(Spatial reasoning question data)
=====

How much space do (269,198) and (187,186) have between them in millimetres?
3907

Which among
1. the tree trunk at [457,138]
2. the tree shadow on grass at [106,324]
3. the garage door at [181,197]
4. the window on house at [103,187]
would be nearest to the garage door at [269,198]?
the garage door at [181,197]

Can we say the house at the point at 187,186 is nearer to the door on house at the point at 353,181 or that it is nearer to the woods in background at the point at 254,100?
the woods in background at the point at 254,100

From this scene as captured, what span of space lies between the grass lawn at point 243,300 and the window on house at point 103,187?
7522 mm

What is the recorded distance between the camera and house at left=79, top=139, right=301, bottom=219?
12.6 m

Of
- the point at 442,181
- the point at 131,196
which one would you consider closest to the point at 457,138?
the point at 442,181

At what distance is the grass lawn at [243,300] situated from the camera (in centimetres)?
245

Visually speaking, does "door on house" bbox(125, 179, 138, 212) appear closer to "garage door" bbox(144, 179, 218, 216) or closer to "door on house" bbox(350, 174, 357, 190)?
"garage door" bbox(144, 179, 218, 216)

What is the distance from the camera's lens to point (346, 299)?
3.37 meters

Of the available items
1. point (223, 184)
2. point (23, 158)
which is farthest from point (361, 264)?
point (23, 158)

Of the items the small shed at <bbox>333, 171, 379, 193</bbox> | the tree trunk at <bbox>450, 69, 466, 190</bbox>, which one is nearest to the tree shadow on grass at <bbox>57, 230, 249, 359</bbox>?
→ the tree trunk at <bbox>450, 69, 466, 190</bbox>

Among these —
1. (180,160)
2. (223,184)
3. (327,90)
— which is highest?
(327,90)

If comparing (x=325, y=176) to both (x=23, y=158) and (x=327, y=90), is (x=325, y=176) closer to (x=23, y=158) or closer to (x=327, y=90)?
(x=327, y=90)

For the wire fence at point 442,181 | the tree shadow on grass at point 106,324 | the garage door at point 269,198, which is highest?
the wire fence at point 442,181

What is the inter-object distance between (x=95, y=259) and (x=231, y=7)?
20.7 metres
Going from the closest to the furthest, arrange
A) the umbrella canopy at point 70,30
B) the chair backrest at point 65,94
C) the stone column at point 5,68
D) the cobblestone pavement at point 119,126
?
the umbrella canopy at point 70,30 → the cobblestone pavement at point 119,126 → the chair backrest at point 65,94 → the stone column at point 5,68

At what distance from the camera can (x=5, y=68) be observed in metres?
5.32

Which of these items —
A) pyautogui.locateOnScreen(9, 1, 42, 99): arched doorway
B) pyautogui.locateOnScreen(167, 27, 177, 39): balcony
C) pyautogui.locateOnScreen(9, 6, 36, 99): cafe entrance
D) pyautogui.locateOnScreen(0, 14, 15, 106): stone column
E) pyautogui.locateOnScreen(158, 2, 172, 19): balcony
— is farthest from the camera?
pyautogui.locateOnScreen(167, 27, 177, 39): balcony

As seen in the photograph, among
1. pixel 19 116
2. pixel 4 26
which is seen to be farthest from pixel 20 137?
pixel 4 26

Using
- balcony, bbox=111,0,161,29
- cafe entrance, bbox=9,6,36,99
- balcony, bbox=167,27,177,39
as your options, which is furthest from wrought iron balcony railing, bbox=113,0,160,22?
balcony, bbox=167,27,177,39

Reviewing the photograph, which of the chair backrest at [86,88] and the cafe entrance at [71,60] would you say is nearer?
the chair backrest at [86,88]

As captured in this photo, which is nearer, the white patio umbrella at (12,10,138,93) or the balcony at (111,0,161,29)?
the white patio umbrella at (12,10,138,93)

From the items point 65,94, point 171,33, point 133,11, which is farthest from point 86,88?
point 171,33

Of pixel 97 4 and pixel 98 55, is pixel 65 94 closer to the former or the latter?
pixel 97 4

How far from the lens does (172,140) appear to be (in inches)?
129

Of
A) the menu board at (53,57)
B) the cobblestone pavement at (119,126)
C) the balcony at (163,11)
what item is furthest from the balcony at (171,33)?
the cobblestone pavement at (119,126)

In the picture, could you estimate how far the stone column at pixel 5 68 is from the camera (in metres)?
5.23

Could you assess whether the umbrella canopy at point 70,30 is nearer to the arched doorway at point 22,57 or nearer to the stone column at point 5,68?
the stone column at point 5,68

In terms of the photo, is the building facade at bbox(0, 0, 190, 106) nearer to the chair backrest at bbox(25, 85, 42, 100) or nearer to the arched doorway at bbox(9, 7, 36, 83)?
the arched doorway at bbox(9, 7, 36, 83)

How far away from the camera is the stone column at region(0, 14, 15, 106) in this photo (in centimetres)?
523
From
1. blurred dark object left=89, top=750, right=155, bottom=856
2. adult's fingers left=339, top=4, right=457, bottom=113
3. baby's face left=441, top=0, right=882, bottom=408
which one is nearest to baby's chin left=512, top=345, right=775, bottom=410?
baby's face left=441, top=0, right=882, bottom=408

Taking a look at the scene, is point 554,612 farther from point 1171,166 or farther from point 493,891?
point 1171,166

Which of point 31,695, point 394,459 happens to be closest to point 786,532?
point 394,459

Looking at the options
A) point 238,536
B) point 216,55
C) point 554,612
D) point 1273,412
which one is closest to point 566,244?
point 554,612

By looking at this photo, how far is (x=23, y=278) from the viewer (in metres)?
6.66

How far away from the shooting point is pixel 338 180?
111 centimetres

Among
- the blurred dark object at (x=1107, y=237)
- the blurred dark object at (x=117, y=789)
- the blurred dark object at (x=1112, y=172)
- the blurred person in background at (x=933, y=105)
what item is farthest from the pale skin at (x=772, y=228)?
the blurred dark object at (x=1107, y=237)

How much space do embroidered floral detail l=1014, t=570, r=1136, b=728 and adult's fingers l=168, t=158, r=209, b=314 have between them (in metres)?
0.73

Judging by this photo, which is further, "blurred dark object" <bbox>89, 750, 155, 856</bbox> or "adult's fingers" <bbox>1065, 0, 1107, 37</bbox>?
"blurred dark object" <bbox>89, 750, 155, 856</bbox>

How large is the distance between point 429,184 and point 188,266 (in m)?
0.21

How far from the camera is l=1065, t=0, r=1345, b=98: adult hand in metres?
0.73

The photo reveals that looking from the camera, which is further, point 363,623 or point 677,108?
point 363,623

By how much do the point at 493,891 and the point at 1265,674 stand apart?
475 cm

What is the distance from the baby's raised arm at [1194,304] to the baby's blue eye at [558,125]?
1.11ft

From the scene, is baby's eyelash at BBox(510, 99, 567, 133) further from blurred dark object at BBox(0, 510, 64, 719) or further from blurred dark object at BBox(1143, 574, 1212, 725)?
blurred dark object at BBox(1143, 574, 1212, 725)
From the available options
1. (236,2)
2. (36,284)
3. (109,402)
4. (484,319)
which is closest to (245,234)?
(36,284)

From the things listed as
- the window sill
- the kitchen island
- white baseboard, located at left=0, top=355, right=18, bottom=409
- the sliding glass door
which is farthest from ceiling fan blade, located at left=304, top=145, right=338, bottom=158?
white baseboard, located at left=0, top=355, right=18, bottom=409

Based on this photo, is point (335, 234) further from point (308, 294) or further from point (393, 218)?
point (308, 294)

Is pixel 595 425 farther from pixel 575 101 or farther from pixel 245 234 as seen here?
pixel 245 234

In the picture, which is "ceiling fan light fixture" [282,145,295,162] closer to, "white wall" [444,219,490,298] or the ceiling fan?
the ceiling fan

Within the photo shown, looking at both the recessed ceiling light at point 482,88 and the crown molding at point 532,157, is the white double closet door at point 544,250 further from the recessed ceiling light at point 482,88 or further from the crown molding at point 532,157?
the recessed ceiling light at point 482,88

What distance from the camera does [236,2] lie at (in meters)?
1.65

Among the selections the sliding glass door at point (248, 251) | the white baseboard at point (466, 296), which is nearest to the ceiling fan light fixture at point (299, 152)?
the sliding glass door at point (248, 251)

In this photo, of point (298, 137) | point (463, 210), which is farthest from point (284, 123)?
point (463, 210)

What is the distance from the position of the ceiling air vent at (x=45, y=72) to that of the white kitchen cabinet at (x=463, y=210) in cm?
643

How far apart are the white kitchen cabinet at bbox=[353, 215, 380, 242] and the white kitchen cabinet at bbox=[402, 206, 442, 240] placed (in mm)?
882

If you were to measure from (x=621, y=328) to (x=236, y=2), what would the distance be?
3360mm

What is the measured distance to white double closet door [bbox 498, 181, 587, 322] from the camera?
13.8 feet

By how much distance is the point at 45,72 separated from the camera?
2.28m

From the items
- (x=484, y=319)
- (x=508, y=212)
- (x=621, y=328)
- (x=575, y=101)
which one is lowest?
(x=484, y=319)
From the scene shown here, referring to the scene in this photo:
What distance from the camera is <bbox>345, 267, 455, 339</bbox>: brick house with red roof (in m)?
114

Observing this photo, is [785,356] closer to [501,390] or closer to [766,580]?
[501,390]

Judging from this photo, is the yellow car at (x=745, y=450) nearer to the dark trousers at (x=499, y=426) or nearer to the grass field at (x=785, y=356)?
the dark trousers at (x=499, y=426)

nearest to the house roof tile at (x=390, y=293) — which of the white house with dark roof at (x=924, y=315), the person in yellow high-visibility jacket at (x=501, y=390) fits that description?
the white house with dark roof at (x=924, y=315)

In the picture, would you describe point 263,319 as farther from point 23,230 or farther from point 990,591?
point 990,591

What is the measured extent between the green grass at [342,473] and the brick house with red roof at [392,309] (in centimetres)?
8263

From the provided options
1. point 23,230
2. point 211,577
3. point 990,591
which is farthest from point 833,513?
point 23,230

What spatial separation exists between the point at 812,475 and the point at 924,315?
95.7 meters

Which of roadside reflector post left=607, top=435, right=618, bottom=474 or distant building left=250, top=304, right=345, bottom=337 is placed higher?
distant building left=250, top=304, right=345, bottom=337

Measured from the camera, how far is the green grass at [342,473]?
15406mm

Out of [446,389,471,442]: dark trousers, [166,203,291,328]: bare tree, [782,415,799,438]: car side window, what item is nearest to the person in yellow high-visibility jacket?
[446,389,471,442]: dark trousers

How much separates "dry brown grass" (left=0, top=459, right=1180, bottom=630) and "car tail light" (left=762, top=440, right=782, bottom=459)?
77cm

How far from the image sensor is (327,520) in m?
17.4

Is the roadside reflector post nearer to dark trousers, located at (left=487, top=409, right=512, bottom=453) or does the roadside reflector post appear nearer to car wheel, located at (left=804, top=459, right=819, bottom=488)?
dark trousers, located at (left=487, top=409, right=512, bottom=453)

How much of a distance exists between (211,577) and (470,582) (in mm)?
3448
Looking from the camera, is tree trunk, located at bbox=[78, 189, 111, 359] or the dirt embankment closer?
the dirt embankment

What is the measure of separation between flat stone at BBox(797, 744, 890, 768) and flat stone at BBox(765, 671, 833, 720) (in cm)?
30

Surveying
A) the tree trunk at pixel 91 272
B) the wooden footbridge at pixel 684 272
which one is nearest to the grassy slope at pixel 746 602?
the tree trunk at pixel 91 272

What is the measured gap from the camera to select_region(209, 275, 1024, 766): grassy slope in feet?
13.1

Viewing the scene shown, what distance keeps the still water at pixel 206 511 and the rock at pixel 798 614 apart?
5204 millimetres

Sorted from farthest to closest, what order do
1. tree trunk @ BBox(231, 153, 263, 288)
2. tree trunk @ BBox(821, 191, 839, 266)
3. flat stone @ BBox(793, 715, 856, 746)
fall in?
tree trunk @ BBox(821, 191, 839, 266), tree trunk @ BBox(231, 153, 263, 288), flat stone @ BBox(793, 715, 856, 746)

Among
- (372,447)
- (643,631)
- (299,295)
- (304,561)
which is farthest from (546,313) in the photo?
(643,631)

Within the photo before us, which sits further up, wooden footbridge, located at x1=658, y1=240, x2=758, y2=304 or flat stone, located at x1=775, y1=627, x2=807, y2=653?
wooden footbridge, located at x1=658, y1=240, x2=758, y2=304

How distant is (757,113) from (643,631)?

=====

- **Problem details**: Render the listing as a JSON list of strings with one string per line, starting at the line that contains "Looking at the options" and ending after the line that contains "111 centimetres", and leave out blank lines.

- **Completed exercise**:
[
  "Looking at the options",
  "A) point 238,536",
  "B) point 216,55",
  "C) point 554,612",
  "D) point 1273,412",
  "which one is closest to point 566,244?",
  "point 554,612",
  "By looking at this photo, how far is (x=23, y=278) from the viewer (in metres)?",
  "6.66",
  "How far away from the shooting point is pixel 338 180?",
  "111 centimetres"
]